- [EXERCISE MATERIALS]:

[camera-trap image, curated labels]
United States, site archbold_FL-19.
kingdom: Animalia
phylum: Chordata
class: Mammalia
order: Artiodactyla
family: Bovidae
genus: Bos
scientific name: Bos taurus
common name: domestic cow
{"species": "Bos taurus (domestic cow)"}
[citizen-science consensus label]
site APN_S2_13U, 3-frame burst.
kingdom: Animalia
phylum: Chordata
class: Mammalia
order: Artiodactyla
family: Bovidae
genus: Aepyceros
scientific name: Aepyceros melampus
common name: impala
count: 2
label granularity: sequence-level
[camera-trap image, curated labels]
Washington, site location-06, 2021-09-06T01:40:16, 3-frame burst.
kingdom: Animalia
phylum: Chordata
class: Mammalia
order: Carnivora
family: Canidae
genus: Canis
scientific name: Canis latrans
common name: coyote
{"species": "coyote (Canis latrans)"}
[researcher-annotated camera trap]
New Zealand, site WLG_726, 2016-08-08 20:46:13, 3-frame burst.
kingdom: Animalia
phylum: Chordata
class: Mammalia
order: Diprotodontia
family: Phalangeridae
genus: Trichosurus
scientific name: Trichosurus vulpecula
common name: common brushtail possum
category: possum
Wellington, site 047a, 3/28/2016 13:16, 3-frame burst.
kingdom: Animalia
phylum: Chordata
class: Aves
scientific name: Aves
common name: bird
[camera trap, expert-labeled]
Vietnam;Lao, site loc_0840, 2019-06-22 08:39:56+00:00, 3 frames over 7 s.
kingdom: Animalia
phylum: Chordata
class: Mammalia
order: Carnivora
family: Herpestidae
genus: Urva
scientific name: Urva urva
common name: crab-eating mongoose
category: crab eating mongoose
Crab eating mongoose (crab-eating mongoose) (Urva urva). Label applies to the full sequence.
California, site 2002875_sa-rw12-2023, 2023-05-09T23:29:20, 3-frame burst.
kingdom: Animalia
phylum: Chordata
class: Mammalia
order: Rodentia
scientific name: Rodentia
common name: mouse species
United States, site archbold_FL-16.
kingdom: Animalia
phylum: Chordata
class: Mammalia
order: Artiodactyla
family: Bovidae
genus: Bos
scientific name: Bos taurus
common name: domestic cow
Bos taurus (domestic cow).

- [YOUR ASSIGNMENT]: The lines in the records above that include the word "States" must be copied out.

- [FINISHED TASK]:
United States, site archbold_FL-19.
United States, site archbold_FL-16.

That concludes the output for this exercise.